McConkie is visiting several townships in the area to see if they would be receptive to his idea for an Airbnb community of no more than 15 tiny houses that visitors could rent. There would be no full-time residents. He pointed specifically to nearby Longwood Gardens as a source of out-of-town guests who need accommodations.
McConkie’s presentation highlighted a similar community in Elizabethtown, which is what the new community would emulate. He is gauging interest from several locations, asking municipalities to see how receptive they are to the idea, and if zoning would allow it.
At this time, tiny homes would be considered manufactured housing by Franklin Township’s zoning regulations. The board advised McConkie to check with the Chester County Health Department, since they saw septic as being one issue that could be a stumbling block for the proposal. The board invited McConkie to return once he had investigated how he would provide septic and water, and how he would deal with stormwater, for a tiny home community.
The vacant historic building at 3327 New London Road in Kemblesville was addressed by township solicitor Mark Thompson, who reported that the township won its appeal in the Court of Common Pleas. He will be contacting the District Court Judge to address the six violations that were on hold until the decision was reached.

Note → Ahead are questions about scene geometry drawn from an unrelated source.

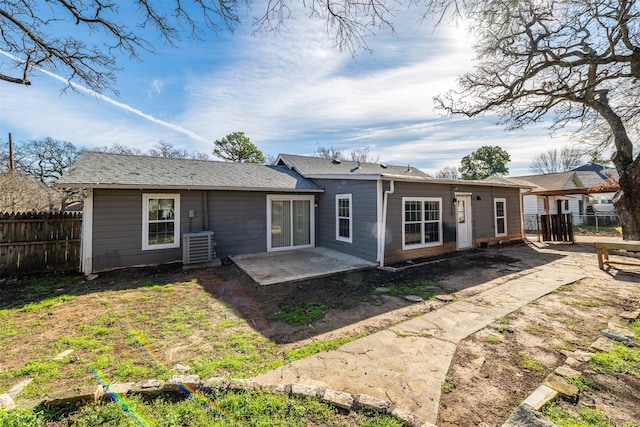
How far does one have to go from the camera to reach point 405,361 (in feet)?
9.63

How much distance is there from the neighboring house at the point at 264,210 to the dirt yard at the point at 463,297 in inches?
35.3

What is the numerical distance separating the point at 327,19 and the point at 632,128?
1169 cm

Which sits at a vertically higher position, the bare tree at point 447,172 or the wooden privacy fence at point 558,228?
the bare tree at point 447,172

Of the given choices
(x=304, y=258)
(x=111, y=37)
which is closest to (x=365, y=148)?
(x=304, y=258)

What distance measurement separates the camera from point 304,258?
8234mm

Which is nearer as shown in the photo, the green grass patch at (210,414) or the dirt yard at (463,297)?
the green grass patch at (210,414)

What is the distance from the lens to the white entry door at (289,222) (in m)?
9.38

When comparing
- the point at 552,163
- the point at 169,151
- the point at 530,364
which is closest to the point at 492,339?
the point at 530,364

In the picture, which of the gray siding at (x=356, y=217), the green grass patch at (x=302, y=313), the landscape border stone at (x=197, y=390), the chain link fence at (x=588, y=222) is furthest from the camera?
the chain link fence at (x=588, y=222)

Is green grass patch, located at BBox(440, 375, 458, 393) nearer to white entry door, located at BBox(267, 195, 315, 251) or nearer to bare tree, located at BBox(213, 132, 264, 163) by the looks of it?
white entry door, located at BBox(267, 195, 315, 251)

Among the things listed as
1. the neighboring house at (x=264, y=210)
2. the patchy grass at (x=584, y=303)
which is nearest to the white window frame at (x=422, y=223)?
the neighboring house at (x=264, y=210)

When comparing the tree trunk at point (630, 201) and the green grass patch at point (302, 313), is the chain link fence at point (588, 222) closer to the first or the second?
the tree trunk at point (630, 201)

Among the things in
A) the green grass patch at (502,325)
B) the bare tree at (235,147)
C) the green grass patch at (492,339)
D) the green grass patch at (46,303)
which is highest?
the bare tree at (235,147)

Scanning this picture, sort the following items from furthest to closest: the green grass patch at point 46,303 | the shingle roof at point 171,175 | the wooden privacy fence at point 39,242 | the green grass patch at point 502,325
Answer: the shingle roof at point 171,175
the wooden privacy fence at point 39,242
the green grass patch at point 46,303
the green grass patch at point 502,325
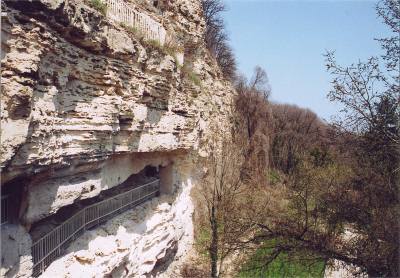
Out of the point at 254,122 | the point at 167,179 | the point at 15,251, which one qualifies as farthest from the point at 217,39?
the point at 15,251

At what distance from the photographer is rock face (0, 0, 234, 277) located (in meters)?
4.28

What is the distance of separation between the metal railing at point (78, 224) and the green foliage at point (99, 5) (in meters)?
3.67

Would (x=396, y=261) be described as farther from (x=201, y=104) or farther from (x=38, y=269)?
(x=201, y=104)

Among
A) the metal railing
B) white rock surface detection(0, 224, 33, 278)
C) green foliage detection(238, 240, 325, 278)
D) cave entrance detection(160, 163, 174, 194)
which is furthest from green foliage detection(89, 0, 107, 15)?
cave entrance detection(160, 163, 174, 194)

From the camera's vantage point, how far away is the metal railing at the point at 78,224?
17.7ft

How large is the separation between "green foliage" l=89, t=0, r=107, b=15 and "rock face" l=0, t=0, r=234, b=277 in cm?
17

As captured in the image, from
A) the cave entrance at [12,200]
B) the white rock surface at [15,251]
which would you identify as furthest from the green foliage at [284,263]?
the cave entrance at [12,200]

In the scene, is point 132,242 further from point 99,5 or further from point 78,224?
point 99,5

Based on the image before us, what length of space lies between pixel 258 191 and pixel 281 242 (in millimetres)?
8082

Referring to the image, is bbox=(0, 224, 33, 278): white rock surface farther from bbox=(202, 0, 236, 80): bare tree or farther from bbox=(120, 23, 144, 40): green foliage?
bbox=(202, 0, 236, 80): bare tree

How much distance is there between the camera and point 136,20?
8.30m

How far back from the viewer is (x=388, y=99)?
191 inches

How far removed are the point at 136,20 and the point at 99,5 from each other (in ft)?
6.13

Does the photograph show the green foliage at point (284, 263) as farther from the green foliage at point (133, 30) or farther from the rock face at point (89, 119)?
the green foliage at point (133, 30)
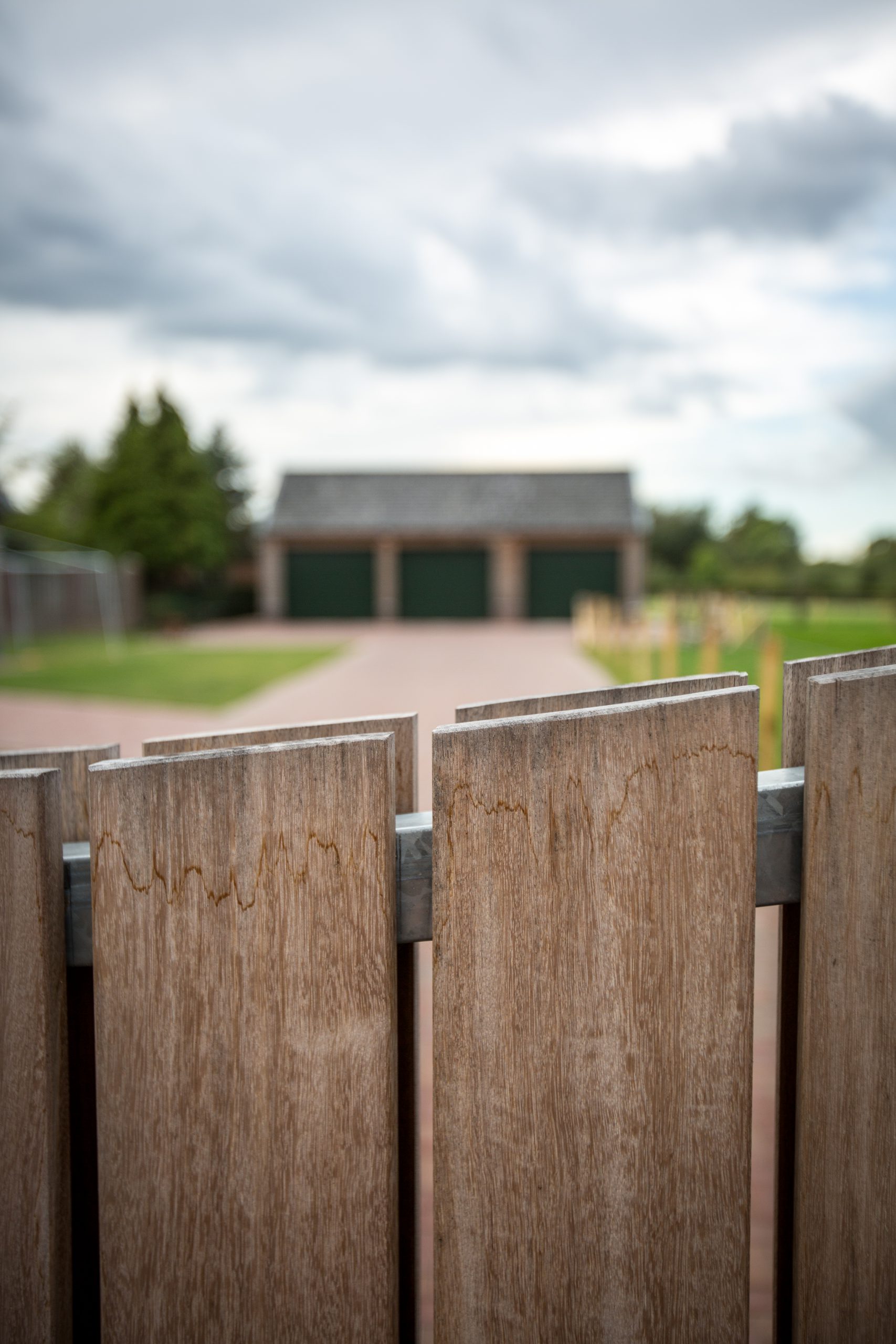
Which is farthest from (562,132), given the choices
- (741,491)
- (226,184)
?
(741,491)

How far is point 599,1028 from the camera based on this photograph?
3.30 feet

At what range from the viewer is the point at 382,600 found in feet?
120

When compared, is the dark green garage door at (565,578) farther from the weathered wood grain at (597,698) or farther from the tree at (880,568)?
the weathered wood grain at (597,698)

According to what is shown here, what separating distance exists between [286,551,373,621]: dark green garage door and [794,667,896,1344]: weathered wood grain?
118 feet

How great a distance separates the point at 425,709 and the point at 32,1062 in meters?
10.6

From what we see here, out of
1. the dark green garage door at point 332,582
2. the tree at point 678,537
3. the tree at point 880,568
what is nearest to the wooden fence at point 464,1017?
the dark green garage door at point 332,582

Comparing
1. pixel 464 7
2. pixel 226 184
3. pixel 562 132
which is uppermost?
pixel 226 184

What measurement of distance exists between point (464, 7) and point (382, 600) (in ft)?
83.5

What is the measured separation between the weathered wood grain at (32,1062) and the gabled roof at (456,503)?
35179mm

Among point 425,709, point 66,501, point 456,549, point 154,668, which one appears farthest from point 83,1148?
point 66,501

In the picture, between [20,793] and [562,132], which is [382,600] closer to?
[562,132]

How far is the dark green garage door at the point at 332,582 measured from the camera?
36969mm

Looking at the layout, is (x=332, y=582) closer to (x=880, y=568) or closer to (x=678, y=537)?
(x=880, y=568)

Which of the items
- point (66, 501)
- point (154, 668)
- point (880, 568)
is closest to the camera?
point (154, 668)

HARB and Historical Commission chairman Paul Lagasse reported that an Oct. 8 meeting with PennDOT representatives went well. PennDOT will be installing crosswalks at the new three-way stop in Kemblesville, and is considering additional ones north and south of the gateway islands, which they also agreed to install.
They discussed ways to add greenery where the current grassy island will be replaced by new pavement markings, signage for the crosswalk and stop signs. Lagasse said he was pleased that PennDOT considered his letter, as well as their consideration of the requests for crosswalks and gateway islands.